The previous speaker, the member for Lingiari, somewhat jocularly said to Deputy Speaker Kerr that he would experience a different approach when he visits the United States in the near future. That is most certainly the case. I had cause to visit the United States Coast Guard the year before last and was informed of and saw the program involving sea marshals. The role of the sea marshals in the United States is both to coordinate port security in coordination with specific task forces charged with that purpose and to board ships carrying dangerous substances, such as petrochemicals or ammonium nitrate, a distance away from the entry to the ports. Usually there are four sea marshals allocated—two will go to the bridge and two will go to the engine room after conducting relevant interviews and basic tests to detect possible radioactivity and the like. Their brief, if they detect anything untoward, is simply to stop that vessel through the control room of the bridge or, if necessary, by shutting down the engines pending the arrival of a task force to board the ship, most likely by helicopter or fast boat, to provide additional resources to apprehend the vessel. That is, they prevent a vessel carrying potentially dangerous substances from entering their ports.

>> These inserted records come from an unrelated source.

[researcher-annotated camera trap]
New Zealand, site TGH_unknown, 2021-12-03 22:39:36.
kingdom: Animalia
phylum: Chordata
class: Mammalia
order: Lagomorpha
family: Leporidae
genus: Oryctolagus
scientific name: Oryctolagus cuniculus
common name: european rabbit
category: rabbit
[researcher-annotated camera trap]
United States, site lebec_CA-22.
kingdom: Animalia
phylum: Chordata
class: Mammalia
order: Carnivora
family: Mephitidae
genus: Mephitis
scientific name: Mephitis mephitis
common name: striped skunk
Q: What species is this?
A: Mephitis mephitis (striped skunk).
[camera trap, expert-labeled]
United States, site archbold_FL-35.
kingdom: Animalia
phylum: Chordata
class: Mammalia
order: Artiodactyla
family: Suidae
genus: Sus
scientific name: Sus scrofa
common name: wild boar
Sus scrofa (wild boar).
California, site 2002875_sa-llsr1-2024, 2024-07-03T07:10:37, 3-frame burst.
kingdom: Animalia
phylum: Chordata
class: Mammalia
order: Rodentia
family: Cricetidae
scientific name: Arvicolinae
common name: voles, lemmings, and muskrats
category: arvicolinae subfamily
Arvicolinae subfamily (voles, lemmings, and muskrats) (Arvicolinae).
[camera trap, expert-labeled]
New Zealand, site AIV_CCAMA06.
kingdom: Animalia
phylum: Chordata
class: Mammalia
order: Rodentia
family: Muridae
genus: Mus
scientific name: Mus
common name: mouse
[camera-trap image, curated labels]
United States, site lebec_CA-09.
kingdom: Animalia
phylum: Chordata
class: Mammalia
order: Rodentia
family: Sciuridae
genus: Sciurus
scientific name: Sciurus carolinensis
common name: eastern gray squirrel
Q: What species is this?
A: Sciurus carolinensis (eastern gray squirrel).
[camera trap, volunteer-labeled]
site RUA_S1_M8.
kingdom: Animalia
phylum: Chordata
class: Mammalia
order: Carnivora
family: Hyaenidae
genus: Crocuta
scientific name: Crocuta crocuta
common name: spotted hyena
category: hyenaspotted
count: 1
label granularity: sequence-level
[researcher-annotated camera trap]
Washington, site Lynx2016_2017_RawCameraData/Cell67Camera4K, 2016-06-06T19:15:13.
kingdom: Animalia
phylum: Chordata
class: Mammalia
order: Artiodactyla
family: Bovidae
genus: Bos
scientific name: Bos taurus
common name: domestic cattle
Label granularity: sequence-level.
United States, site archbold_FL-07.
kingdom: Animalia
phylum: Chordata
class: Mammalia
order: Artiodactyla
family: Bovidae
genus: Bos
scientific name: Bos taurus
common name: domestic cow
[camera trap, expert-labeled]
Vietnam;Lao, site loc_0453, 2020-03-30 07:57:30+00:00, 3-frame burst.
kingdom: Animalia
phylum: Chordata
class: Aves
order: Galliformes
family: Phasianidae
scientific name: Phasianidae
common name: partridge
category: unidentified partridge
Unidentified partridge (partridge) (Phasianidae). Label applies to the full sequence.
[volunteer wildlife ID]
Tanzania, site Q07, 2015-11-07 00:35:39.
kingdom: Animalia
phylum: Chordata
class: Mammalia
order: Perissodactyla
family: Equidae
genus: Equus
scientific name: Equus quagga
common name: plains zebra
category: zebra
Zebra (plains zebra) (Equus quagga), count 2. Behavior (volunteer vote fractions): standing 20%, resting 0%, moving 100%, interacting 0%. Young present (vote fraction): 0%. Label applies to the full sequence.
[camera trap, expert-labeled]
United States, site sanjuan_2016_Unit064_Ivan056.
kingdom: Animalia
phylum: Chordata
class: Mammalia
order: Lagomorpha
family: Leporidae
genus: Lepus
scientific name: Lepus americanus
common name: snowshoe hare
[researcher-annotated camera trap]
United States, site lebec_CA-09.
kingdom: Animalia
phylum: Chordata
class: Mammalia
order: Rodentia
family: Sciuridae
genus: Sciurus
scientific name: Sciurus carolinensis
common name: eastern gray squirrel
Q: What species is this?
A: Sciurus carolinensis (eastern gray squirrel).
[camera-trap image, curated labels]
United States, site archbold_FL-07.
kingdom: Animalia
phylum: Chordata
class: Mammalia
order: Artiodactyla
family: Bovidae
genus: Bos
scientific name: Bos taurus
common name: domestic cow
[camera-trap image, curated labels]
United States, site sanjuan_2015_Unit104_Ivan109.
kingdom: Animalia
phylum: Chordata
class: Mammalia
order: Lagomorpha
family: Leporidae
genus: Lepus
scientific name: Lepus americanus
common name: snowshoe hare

Indeed, back in the time of the Second World War, Albert Einstein wrote to the President of the United States pointing out the potential danger of a nuclear device being smuggled into a port on board a cargo ship and the potential devastation it could cause. It has been known for over 60 years that this is a potential catastrophe that exists for modern economies. And what do we say? The Commonwealth does a Pontius Pilate: ‘It is not our responsibility; it is the responsibility of state and territory policing authorities.’
That is simply not good enough. There is no justification for not introducing sea marshals. We have air marshals that board international flights. There is clearly a program in place in the United States which is effective. That program should be implemented in Australia and those sea marshals should be given responsibility for supervising port security.
The final point I want to make in the brief time available to me also concerns the government’s promotion of the use of vessels under foreign flags of convenience plying their trade around our coastline. One would think that the greatest defence you can have against potential terrorism, piracy and so forth is Australian eyes and ears around our coastline. Yet the government has actually promoted foreign vessels.
If anyone is in doubt about the risks of that, I draw their attention to a question on notice that was answered on 12 May 2004 regarding the number of foreign seafarers who deserted their ships and have been at large in Australia. The number is considerably in excess of those who would seek to enter Australia as asylum seekers through our waterways. Those people have deserted their ships in ports all over Australia, from Townsville to Esperance, Wollongong, Hay Point, Dampier and Cairns as well as the major ports. The government must recognise the risk of these foreign flag vessels, and it is failing to do so.
In short, the government is big on rhetoric about border security but when you conduct a cursory analysis it is really pathetic in the context of the 21st century and the threats that this nation faces.